VerFormer: Vertebrae-Aware Transformer for Automatic Spine Segmentation from CT Images

Round 1

Reviewer 1 Report

Comments and Suggestions for Authors

The proposed work targets spine segmentation in CT images, particularly the limitations of convolutional neural networks in capturing global contextual information. While the vision transformer addresses this, it lacks specificity in distinguishing vertebrae-related tokens. To alleviate this, the authors present a vertebrae-aware global block to enhance global contextual understanding and improve spine segmentation accuracy. While this is an important challenge to solve, the proposed work has a number of limitations.

1) Authors mention class imbalance - can this be explained in more detail, especially since the vertebrae still take up a large region in the images.

2) Can the authors explain how exactly do they resolve the class imbalance using the combination of dice and cross-entropy; while it shows that it helps, it is not always evident for applications such as spine segmentation, where the class imbalance is different compared to segmenting small lesions of few pixels and especially when combined with newer models like a transformer; moreover, how did the authors decide on the weighting of the losses.

3) Have the authors considered working with 3D patches, especially given the nature of CT images and the uniform spacing? CNNs employed on 3D images show a better capability to make use of the depth information - it would be interesting to see whether the proposed approach could be improved.

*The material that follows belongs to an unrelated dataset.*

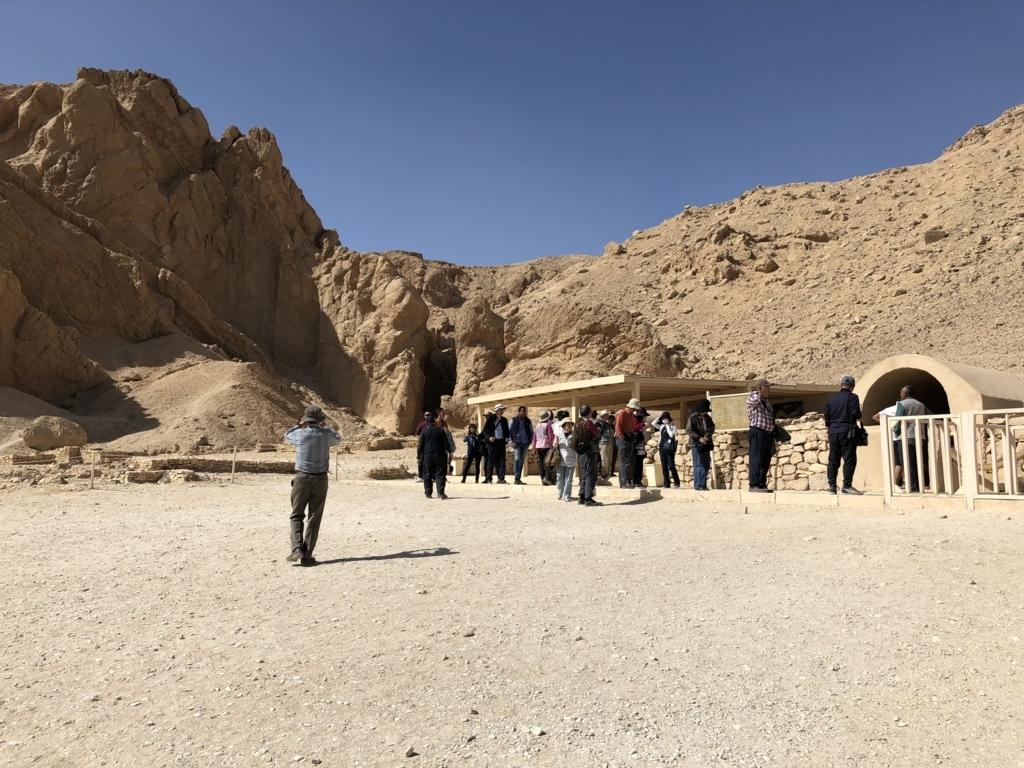 エジプト ルクソール 西岸 王妃の谷「ネフェルタリの墓」待合所と入り口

4) Can the authors explain the choice of data augmentation techniques? More details need to be included on how often the augmentations are performed, what level of Gaussian noise is applied (mean and standard deviation), what does “adding contrasts” mean, etc. Moreover, why did the authors not use any spatial augmentations, such as affine or elastic transforms - these are shown to be important for data variation if employed properly.

5) Why did the authors opt for cross-validation?

6) The authors report two overlap-based scores - it would be highly beneficial to report a boundary-based metric, such as the Hausdorff distance, especially in comparison to the 95th percentile of the Hausdorff distance that also outlines large errors and outliers.

7) The comparison of the proposed work in 2D to 3D methods may not be completely fair - it is strongly recommended to study the performance of the approach in 3D as well.

8) More detail on training and fine-tuning of all the other models compared should be provided. If the optimization is not optimal, the comparison could be unfair, even if all parameters are kept the same. The main issue is that there are quite substantial differences between different architectures and some may require certain parameters to be set to higher values in order to achieve optimal results.

9) The authors should provide standard deviation/variance in addition to all of the mean scores reported. Some values are too close to each other and it is not entirely evident where do the significant improvements that are claimed come from.

10) The authors should provide a visual comparison of the results with other networks tested and compared against - basically, expand Figure 4.

11) In line with the previous comment, it is not entirely clear where the improvement comes from - a deeper analysis and understanding of which vertebrae under-perform or are improved is needed. Would be also beneficial to inspect the improvement per vertebrae separately, since separate classes are already available.

12) Can the authors comment on the effects of their methods vs others on variation in resolution and size of the vertebrae? Figure 3 indicates that there might be significant differences within the data and it might actually be the case that the improvements reported in the results come from the proposed method being able to handle that (especially since it is patch-based) compared to other methods.

13) Can the authors comment on the generalization capabilities of their method? What happens if the method is trained on a dataset collected at 1 center and employed on the dataset from another center/study?

14) Section 4.1, “adding contrasts” repeated twice

 

 

Comments on the Quality of English Language

Well written, minor editing needed for repetition.

Author Response

Comment 1: Authors mention class imbalance - can this be explained in more detail, especially since the vertebrae still take up a large region in the images.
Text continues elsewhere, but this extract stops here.